Guidelines for Producing an Our Rock Project Film

There are some rules that all filmmakers must follow and we expect you to follow them if you wish to share your film on our website. Please share the guidelines with your students before they begin working on their film projects.

The Our Rock Project is a STEAM based educational program and therefore we require you as the filmmaker to be truthful and scientifically accurate in presenting your story. We reserve the right to exclude any films from our archive that presents false or misleading information or is of a nature that we deem inappropriate for our site and viewing audience. If you have a question regarding your film topic and how you plan to tell your story, please consult your teacher, your club supervisor, and your parents. If they all feel it is an acceptable topic and your approach to it is acceptable, then chances are it will be acceptable to us as well. Or you can even send us a copy of your film treatment and we will let you know if we would host your film in our archive.

One of the most important rules in filmmaking is the copyright law. You will have to abide by these rules if you wish to share your film with the world. Your teacher or supervisor will instruct you on the details of these laws, but in essence here are a few rules to follow that should cover the majority of what you will encounter as you proceed through your film production.

You may not use someone’s photo, film clip, graphs, music or written words without their permission. Given that you are producing a student educational film; most people will be glad to have you use their work if you ask them politely. They are entitled to a credit at the end of your film and sometime may want a payment for using their work in your film. The best thing to do is to write them and explain what you are doing and how you are using their work.

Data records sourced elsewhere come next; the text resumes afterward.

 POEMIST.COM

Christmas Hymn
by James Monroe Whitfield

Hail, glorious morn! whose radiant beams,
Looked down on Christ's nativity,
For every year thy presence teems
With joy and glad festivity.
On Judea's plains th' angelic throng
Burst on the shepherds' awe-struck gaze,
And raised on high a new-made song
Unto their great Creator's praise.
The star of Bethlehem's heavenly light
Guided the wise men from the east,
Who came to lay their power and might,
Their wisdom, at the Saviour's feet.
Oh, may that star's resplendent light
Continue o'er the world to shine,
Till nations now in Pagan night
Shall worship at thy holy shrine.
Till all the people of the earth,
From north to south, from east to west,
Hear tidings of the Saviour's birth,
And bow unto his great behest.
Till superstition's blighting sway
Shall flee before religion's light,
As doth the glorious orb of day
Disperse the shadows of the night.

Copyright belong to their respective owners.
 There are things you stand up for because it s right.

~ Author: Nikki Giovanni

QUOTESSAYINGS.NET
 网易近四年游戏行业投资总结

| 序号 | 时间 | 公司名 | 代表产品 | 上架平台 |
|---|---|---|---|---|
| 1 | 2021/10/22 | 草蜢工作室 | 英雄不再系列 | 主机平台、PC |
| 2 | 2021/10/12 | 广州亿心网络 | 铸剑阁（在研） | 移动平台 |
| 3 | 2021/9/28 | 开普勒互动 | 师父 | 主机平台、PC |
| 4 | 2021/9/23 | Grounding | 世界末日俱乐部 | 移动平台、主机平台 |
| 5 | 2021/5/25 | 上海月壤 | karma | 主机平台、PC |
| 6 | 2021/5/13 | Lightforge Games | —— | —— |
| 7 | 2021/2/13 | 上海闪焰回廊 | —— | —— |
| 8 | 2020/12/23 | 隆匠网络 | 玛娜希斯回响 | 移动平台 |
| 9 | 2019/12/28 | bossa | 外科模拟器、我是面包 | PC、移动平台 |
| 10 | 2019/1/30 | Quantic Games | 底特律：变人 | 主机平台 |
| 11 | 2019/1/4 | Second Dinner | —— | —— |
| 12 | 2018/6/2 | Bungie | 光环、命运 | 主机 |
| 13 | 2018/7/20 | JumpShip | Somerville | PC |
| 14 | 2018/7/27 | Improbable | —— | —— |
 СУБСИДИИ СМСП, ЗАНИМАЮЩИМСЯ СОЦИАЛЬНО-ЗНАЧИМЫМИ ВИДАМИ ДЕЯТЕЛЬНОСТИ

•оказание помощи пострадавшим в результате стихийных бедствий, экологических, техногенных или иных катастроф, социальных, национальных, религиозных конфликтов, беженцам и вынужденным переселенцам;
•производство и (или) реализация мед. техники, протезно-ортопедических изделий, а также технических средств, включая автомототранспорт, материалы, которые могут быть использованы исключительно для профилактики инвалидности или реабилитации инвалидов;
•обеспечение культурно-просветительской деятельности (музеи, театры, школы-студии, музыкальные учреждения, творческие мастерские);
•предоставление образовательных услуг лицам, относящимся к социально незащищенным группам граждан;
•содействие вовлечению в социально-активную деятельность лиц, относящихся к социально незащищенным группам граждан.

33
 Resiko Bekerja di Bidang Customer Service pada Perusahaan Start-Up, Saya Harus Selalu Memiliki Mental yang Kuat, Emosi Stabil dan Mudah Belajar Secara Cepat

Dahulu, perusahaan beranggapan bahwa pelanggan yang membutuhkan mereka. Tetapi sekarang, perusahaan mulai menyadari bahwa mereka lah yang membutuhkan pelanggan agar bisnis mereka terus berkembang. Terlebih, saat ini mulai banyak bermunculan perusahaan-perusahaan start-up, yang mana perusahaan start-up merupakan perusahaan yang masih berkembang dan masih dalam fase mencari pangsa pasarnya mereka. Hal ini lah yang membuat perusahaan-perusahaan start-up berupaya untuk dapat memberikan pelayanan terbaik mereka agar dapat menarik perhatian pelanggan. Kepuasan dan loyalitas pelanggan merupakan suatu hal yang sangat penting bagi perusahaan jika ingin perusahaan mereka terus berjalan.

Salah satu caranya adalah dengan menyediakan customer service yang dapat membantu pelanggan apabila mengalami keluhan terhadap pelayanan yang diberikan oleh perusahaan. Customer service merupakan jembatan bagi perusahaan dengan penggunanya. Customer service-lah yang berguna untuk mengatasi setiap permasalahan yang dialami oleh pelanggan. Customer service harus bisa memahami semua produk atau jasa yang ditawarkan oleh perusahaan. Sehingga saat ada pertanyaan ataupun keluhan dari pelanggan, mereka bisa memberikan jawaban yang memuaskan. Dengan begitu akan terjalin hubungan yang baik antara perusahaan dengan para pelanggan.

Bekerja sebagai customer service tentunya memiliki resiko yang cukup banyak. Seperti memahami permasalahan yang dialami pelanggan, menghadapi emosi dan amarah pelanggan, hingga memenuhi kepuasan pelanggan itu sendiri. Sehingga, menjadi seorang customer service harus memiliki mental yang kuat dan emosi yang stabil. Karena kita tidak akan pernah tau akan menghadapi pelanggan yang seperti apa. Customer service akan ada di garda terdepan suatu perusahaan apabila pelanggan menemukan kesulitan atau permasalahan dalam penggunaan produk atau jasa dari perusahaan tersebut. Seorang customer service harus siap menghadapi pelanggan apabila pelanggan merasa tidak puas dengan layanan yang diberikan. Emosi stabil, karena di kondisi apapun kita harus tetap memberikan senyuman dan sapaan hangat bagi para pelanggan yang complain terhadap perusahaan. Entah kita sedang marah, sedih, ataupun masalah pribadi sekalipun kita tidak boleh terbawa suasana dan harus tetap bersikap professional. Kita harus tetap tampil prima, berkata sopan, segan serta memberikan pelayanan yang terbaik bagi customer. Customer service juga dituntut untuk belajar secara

Credit for and ownership of the copyright to a photo or a video clip belongs to the creature who snapped the picture or ran the video camera during its capture. There is a very interesting legal case going on right now with a photographer who had his camera grabbed by an orangutan who then snapped a series of selfies. The camera owner has claimed copyright ownership of the photos, but the courts have said that the rights to the photos belong to the orangutan and are therefore free to use as they fall into “public domain” because an orangutan cannot own a copyright. So, remember this when you are shooting your film. Just ask and always give credit where credit is due.

Another filmmaking rule that you need follow is that you cannot put someone in your film without his or her permission. In other words, you will need to get written permission from each person you interview for your film. And you have to be careful not to have other people in the background of your shot if you do not have their permission to do so. You are primarily concerned here whether or not you can recognize or see their face in your photo or video clip. You can always blur their face in your post-production process, but that is a lot of work and it is much easier just to be careful while filming your documentary.

Product placement – When you are shooting your interview and b-roll you need to be mindful of everything that appears on screen. You should avoid all logos and brand names that appear on products, t-shirts and signage. The manufacturers of these products might not want their product in your film and can take legal action against you if you have not been given written permission from them. So avoid including shots of things with logos and names.

Editing integrity – When you are interviewing someone you need to be careful when you are editing your film so that the essence of what your subject says in the interview is not misrepresented or altered to sound like they said the opposite of what they meant in the original interview. Here again, you could be subject to legal action for doing so.

For your safety, please do not chase or try to capture animals, birds, sea creatures, etc. This can be very dangerous to you and to the creatures you are attempting to film. The best example I can give you is the death of Steve Irwin. Irwin was renowned for chasing after creatures and grabbing them while explaining some facts about their life and place in the natural world. He was killed by a stingray while filming a segment about coastal marine life in Australia. This was once a big thing in broadcast TV for the Discovery Channel and National Geographic, but after his death, this practice has been removed from television and highly discouraged in all aspects of science and natural history filmmaking. If you present us with a film that contains a chase-capture scene, we will not host it our archive. In other words, we will not promote this behavior. If you wish to make a documentary about an animal, bird, fish, etc. please use an observational approach when filming it.

As you are filming, your footage should continuously be uploaded to google drive. This will prevent any footage from being lost whether from a technology malfunction or even from a lost or stolen hard drive. And lastly, students will need to finish their films with a MP4 codec for easy uploads to the archive.

Please know that this is just a short list of the rules for filmmakers and by no means represents the entirety of the laws regarding the filmmaking process. But if you follow and abide by this short list you should be just fine throughout your film production process. In short, be truthful, accurate and honest in your film and you will have nothing to worry about. If you have a question regarding your production, please consult with your teacher or youth group supervisor for clarification and guidance.